EXERCISE AIM -
Exclude the pictures, and otherwise reproduce the data in full.

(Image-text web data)
===

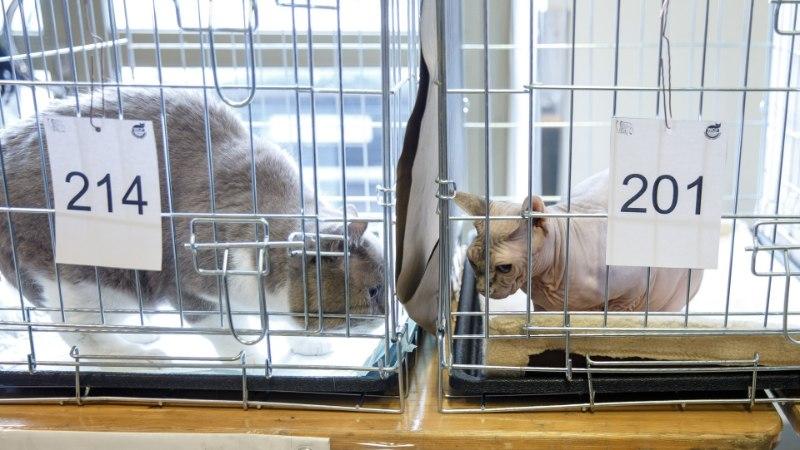 Фото и видео: в Таллинне прошла международная выставка кошек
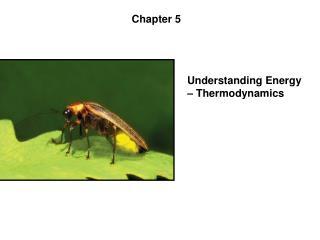 Understanding Energy – Thermodynamics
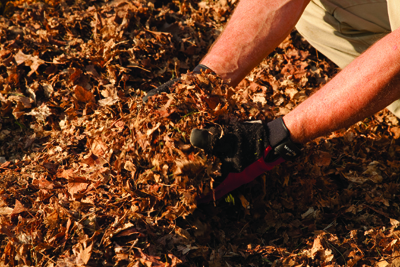 The DR Leaf and Lawn Vacuum makes, rich, organic mulch.
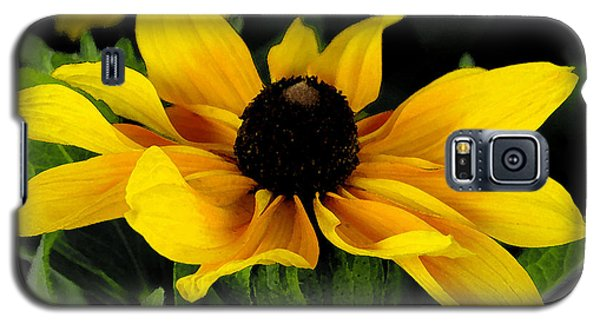 Galaxy S5 Case featuring the photograph Black Eyed Susan  by James C Thomas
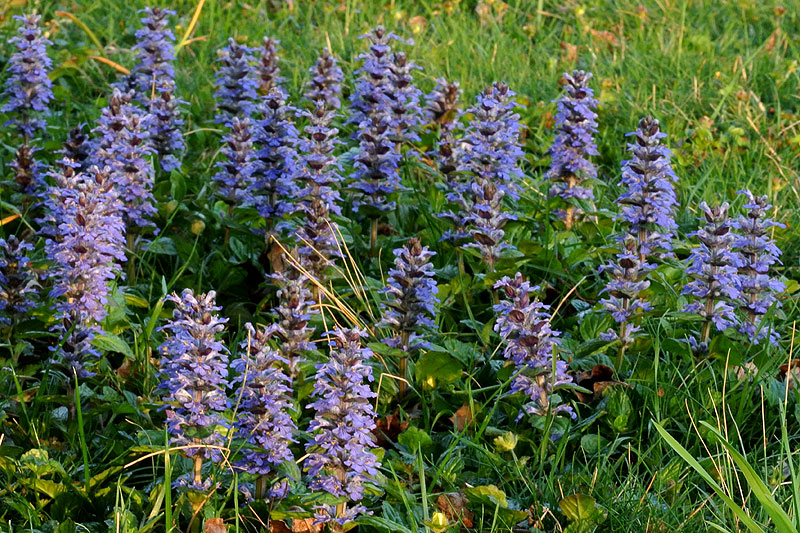 Carpet Bugleweed
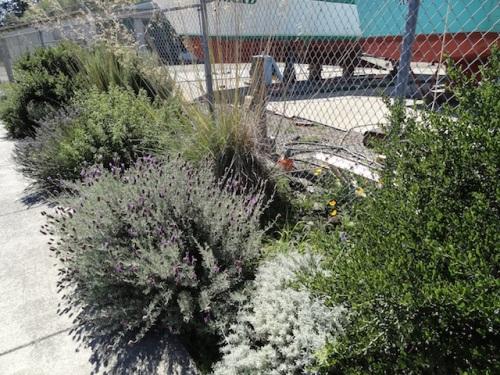 ceanothus, lavender, Stipa gigantea, cistus, rosemary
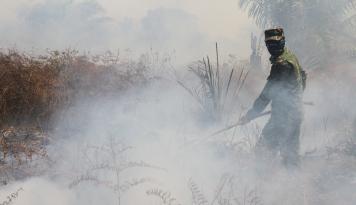 Foto Apindo: Kabut Asap Ganggu Aktivitas Ekonomi Kalbar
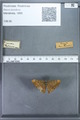 http://mczbase.mcz.harvard.edu/specimen_images/ent-lepidoptera/images/2009_12_16/IMG_027137.JPG
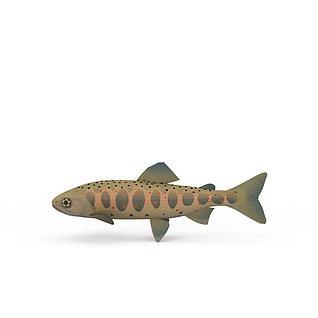 海鱼3d模型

===

EXERCISE RESULT -
 Фото и видео: в Таллинне прошла международная выставка кошек
 Understanding Energy – Thermodynamics
 The DR Leaf and Lawn Vacuum makes, rich, organic mulch.
 Galaxy S5 Case featuring the photograph Black Eyed Susan  by James C Thomas
 Carpet Bugleweed
 ceanothus, lavender, Stipa gigantea, cistus, rosemary
 Foto Apindo: Kabut Asap Ganggu Aktivitas Ekonomi Kalbar
 http://mczbase.mcz.harvard.edu/specimen_images/ent-lepidoptera/images/2009_12_16/IMG_027137.JPG
 海鱼3d模型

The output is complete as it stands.